You probably don’t need to go to bed as early as you did in high school, but staying up late just because you can likely means you’re not getting seven to nine hours of sleep, which is the recommended amount from age 18 on.

Be Consistent

If your sleep varies—if, say, you have morning classes only a couple days a week and you also regularly stay up late on weekends—you’ll find that it’s harder to fall asleep on the nights you need to get to bed at a reasonable hour. Try to narrow the gap so your bedtime doesn’t vary as dramatically.

Another benefit to being reasonably consistent about your bedtime: Studies show that students whose sleep schedules are consistent get higher grades. Building healthy sleep habits can also help decrease stress, improve athletic performance, and promote your ability to fight infections

Keep Yourself Accountable

When you were in high school, your family may have helped keep you on schedule. Without that—and with more distractions—you may find that you get to bed much later than you meant to (or need to).  Sometimes you may need to say no to an activity, even if it’s a really fun one! If you’re hanging out with friends who don’t share an early morning class time with you, for instance, you may need to leave early with a plan to catch up the next day. You may even be able to enjoy your friends more when you feel alert and refreshed!  

You can’t always stay on track, of course. It’s fine to try to catch up with a nap if you’ve had a late night or two, but try to identify what’s keeping you from getting to bed on time so you can figure out how to address it.  

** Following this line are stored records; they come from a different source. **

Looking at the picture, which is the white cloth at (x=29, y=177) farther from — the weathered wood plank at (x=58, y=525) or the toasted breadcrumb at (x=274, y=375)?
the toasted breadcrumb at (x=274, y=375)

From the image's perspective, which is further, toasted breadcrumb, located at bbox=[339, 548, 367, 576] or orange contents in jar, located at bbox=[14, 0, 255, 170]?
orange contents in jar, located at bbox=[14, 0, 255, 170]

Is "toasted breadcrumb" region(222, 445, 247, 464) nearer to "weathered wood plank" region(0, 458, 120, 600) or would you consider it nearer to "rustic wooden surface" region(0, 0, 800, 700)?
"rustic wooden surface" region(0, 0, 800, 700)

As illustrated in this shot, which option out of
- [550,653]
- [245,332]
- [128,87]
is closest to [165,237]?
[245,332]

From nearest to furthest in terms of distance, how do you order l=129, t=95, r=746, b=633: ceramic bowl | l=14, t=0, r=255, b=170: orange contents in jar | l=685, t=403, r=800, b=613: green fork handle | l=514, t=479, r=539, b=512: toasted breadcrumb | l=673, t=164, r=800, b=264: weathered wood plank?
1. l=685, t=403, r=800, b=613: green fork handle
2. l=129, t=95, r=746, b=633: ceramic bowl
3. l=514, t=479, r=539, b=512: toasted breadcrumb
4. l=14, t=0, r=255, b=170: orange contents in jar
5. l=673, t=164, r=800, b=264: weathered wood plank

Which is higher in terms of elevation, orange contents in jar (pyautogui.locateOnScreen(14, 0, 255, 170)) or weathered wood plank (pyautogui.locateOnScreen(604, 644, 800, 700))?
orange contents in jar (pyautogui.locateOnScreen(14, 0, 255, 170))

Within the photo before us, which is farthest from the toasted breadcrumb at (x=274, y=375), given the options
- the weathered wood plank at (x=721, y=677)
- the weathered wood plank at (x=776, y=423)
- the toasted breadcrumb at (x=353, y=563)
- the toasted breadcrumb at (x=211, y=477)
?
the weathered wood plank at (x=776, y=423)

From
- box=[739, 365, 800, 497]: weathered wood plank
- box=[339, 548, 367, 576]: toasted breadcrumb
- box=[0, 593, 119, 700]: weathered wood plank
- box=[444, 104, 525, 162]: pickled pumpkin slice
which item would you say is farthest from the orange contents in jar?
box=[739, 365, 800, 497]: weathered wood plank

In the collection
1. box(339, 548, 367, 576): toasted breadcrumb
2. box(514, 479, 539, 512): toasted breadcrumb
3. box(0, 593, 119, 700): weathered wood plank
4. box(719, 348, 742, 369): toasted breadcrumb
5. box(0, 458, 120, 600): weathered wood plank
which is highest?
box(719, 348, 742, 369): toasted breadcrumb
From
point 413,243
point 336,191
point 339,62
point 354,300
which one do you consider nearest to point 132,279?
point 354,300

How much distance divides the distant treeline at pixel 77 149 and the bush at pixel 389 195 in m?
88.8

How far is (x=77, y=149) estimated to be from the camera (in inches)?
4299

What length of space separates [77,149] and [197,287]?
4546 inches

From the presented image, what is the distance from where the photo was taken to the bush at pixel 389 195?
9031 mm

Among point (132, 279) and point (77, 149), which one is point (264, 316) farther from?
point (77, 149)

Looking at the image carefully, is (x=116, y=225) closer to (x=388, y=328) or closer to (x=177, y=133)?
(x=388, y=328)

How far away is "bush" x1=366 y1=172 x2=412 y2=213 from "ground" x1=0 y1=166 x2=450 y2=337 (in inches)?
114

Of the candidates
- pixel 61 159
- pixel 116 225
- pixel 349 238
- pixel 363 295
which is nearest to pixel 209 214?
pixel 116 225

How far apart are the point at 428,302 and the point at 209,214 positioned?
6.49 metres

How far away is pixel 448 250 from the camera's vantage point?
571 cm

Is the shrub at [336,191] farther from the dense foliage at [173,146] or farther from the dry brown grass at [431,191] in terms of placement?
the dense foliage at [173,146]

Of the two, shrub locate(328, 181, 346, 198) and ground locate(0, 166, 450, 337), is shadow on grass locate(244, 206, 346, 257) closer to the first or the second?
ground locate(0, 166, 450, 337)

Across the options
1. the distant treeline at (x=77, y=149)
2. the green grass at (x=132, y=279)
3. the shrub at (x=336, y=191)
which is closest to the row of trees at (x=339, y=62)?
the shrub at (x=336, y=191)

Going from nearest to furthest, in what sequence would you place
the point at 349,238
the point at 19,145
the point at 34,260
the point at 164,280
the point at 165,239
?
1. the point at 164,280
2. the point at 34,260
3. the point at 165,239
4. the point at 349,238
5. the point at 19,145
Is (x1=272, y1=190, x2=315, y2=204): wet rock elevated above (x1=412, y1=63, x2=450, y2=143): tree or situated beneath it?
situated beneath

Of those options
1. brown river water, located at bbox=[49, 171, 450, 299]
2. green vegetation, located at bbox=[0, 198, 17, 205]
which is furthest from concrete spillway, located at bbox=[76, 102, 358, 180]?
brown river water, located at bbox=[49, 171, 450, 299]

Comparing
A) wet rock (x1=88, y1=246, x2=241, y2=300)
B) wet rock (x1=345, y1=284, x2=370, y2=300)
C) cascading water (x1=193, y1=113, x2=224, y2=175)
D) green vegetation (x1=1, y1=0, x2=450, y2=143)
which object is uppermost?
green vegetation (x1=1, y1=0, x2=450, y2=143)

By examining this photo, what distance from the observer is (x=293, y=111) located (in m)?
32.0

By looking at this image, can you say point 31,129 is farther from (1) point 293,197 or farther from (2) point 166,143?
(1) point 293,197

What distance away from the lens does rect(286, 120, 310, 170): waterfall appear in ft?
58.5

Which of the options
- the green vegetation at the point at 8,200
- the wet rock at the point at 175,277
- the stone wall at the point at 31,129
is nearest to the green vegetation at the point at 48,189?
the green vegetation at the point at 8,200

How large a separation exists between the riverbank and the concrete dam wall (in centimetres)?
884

If your coursework is keeping you up late, pace your workload so you’re not cramming or pulling all-nighters to get assignments done. If you feel overwhelmed or need assistance with study skills, including efficiency, reach out to your school’s student resource center for tutoring or other help.

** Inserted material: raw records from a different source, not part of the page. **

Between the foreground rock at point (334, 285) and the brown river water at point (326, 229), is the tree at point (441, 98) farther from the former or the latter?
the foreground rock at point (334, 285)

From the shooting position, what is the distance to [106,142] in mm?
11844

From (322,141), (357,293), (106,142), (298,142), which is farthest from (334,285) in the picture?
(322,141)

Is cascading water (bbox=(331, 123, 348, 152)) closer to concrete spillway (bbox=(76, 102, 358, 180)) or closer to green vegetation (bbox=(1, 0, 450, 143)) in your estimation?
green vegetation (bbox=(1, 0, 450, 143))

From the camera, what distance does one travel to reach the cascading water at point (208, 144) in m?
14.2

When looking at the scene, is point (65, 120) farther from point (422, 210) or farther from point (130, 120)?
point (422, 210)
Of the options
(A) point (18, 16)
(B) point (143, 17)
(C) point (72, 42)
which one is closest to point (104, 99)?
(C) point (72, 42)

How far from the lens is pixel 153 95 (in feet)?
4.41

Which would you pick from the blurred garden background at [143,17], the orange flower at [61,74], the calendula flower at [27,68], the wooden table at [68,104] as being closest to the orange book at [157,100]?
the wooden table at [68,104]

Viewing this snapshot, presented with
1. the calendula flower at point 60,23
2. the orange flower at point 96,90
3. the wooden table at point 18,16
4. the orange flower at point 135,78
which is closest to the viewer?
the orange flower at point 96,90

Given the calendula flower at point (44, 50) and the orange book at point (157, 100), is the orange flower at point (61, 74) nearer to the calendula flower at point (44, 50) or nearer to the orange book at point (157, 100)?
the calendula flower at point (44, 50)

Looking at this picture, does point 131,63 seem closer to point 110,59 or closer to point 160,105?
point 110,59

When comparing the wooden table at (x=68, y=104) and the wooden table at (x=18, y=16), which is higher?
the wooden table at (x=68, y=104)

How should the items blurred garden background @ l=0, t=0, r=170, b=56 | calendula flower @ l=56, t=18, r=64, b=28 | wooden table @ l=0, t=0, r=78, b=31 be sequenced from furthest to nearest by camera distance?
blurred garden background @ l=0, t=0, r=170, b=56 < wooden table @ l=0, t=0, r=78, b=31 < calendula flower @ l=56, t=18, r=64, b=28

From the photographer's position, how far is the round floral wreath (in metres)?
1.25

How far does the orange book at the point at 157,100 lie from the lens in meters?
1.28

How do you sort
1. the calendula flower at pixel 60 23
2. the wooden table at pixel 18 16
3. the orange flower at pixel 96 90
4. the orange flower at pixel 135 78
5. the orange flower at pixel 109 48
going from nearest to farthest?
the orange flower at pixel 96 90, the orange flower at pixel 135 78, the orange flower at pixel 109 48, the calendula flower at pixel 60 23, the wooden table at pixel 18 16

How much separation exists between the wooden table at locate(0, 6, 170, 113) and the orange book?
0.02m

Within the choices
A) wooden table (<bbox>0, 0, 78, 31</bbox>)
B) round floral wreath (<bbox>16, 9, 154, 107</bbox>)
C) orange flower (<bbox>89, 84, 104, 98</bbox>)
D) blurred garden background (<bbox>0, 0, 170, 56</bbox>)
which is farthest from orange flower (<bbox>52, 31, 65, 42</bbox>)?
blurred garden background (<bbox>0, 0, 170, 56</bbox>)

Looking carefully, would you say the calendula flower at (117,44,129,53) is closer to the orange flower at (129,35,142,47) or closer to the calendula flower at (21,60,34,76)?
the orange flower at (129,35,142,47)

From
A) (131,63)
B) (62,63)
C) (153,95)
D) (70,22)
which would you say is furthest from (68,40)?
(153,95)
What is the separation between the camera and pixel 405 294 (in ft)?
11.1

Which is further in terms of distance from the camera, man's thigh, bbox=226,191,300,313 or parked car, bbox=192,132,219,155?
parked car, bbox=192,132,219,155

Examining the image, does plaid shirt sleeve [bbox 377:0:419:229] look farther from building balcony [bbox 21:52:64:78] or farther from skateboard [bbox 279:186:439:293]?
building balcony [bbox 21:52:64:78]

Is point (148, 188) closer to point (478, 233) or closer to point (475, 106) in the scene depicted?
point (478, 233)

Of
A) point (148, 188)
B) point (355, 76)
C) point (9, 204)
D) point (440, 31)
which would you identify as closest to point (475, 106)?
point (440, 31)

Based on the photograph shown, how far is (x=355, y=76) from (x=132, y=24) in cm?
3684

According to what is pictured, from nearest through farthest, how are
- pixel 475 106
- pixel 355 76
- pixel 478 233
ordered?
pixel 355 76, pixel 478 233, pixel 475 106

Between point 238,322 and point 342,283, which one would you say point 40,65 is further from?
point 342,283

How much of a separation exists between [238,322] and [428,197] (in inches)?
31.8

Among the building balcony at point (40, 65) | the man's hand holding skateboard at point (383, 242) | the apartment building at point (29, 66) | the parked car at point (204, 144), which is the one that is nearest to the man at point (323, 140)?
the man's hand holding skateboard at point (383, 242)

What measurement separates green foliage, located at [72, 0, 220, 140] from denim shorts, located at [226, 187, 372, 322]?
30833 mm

Limit Late-Night Scrolling

Do you find yourself on your phone later than you meant to be? Just like setting a bedtime for yourself, setting tech limits can be easier said than done. Setting a timer on your phone can provide an external reminder that it’s time to power down. Another alternative: Set a timer somewhere else in the room, such as on your microwave, so it takes more effort to silence it. Even that small extra step may be enough to pull you away from your phone and prompt you to disengage.

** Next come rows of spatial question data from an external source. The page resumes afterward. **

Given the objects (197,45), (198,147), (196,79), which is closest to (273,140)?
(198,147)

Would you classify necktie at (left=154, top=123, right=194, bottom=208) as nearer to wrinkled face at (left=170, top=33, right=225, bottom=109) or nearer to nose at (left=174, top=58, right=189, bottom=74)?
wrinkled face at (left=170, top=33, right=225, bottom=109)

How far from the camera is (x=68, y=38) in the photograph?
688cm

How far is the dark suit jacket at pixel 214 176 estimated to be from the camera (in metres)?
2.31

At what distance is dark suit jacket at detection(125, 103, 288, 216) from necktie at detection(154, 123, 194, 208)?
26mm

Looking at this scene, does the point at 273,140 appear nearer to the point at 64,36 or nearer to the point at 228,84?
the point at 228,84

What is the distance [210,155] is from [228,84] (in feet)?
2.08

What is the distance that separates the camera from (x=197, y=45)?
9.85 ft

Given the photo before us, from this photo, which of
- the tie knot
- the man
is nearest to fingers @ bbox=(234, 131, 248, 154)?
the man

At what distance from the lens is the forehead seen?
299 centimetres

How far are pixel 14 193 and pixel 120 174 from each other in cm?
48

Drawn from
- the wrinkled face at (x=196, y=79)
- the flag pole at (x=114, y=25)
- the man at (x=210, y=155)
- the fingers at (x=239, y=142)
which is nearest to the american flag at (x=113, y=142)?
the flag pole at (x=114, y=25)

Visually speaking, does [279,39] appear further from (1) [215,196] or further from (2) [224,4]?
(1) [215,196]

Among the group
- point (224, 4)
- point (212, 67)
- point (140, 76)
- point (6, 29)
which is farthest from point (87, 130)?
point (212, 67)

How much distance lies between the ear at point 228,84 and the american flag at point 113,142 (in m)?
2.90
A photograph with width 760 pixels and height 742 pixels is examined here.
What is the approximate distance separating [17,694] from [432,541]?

It’s also important to stay off your phone in the middle of the night. If notifications aren’t silenced, incoming messages can easily rouse you. (You can still allow calls and messages from essential contacts in case there’s an emergency.) If you happen to wake up in the middle of the night, resist the urge to check your phone. Glancing at the time is OK, but resist the urge to check for new notifications.

Sleep In Your Bed

It is tempting to use your bed as a couch, desk, snack table, and entertainment hub. Ideally, beds and bedrooms are used only for sleep so getting in bed creates the mental association that it’s time to go to sleep. But that isn’t always easy in a dorm room. “College students often live in very cramped quarters, where beds become a second living room and social space,” says Pallas Ziporyn, project coordinator for Sleep 101, a 45-minute online sleep-health course for college students that’s part of Brigham and Women’s Hospital’s Sleep Matters Initiative. 

Try to reserve your bed for sleep, and study at the library or hang out in one of your dorm’s common areas. If that isn’t possible, allow enough transition time after studying or socializing to wind down for your soothing bedtime routine

Be Mindful of Caffeine, Alcohol, and Substances

What you ingest has an effect on your body and brain. There’s a belief that alcohol and other drugs, including over-the-counter drugs, help with relaxation and sleep. Alcohol, for example, may help you fall asleep faster, but it can also disrupt your sleep cycle, including your dreams, and worsen your sleep quality. Limiting alcohol, caffeine, and substances will allow for the healthiest night’s sleep.